Your affiant makes this affidavit in support of
a subpoena for production of blood test results acquired by Memorial Hospital
of Lafayette County upon the admission of Erin L. Gallagher to said hospital or
to the U.W. Hospital and Clinics.
The parties agree that
this court should defer to the trial court's determination that probable cause
existed, and its determination should stand unless the defendant establishes
that the facts are clearly insufficient to support the probable cause finding. State v. Swift, 173 Wis.2d
870, 883, 496 N.W.2d 713, 718 (Ct. App. 1993).

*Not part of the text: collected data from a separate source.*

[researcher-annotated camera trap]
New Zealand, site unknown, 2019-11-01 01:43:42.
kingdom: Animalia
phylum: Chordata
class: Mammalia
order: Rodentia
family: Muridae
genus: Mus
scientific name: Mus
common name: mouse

The Swift court said that probable cause exists when the
issuing judge is apprised of sufficient facts to excite an honest belief in a
reasonable mind that the objects sought are linked with the commission of a
crime and that the object sought will be found in the place to be
searched. The amount of evidence
necessary to establish probable cause under § 968.12, Stats., is less than that required to
support a bindover for trial. Id.
at 884-85, 496 N.W.2d at 719. The court
continued that the evidence need only be such that a reasonable judge can
determine that there is a fair probability that contraband or evidence of a
crime will be found in a particular place.
Id. at 884, 496 N.W.2d at 719.
Gallagher asserts that
the affidavit fails to state two notable and necessary facts: first, that Gallagher was drinking in the
taverns, and second, that blood test results could be found at either hospital. We disagree.
While persons may spend
time in a tavern without drinking, the trial court could reasonably infer that
a person who stays in one Wisconsin tavern until closing time, goes to a second
"all night tavern" in Illinois and leaves that tavern at 6:00 a.m.
has been drinking. The inference is
strong. The statement of Gallagher's
companion that he never saw her drinking but "she may have been drinking
alcohol while she was playing pool" reduces but does not eliminate the
strength of the inference.
It is reasonable to
infer that a person injured in an automobile accident would be subjected to
blood tests at the hospital to which she had been admitted. Therefore it is fairly probable that blood
test results will be found at each hospital.
Because we conclude that
probable cause existed to issue the subpoenas, we affirm the judgment.
By the Court.—Judgment
affirmed.
This opinion will not be
published. See Rule 809.23(1)(b)4, Stats.